■ SOURCE DOCUMENT ■

Our business remains focussed on creating value and near term cash flow from our asset base. We look to maximise value from these assets through ongoing efficiency drives, a close eye on the cost base and capital allocation which targets returns well in excess of the cost of capital.

Our capital allocation policy has always been founded on the inclusion of cash returns to shareholders and we have recommenced these in July 2022 with a share buyback programme. 

Our current priorities, in terms of balance sheet management, are to ensure that there is sufficient cover for upcoming work programme commitments plus a level of liquidity immediately available to the Group, to reinforce our resilience and ability to withstand future oil price downturns.

In the current oil price environment, the levels of cash generation are sufficient for us to resume regular dividend payments in 2023, following approval at the next AGM. Alongside our ongoing programme of responsible investment, we will continue to review the value accretion offered by share buybacks and are delighted to be in a position to recommence dividends no later than mid-2023.

■ WORK INSTRUCTIONS ■
a - Return the part of the capital allocation statement from "Our capital allocation" up to and including "oil price downturns.".
b - In the capital allocation statement, condense the paragraph beginning "In the current oil price environment" into a shorter version that keeps its main facts.
The data that follows is separate material and has no connection to the capital allocation statement.

■ PROVIDED MATERIAL ■
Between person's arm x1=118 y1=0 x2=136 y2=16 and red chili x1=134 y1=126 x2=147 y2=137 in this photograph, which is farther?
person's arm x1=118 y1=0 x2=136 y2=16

■ ANSWERS PER TASK ■
a -
Our capital allocation policy has always been founded on the inclusion of cash returns to shareholders and we have recommenced these in July 2022 with a share buyback programme. 

Our current priorities, in terms of balance sheet management, are to ensure that there is sufficient cover for upcoming work programme commitments plus a level of liquidity immediately available to the Group, to reinforce our resilience and ability to withstand future oil price downturns.

b - At current oil prices, cash generation is enough to resume regular dividends in 2023, no later than mid-year and subject to approval at the next AGM. Alongside continued responsible investment, the value accretion from share buybacks will keep being reviewed.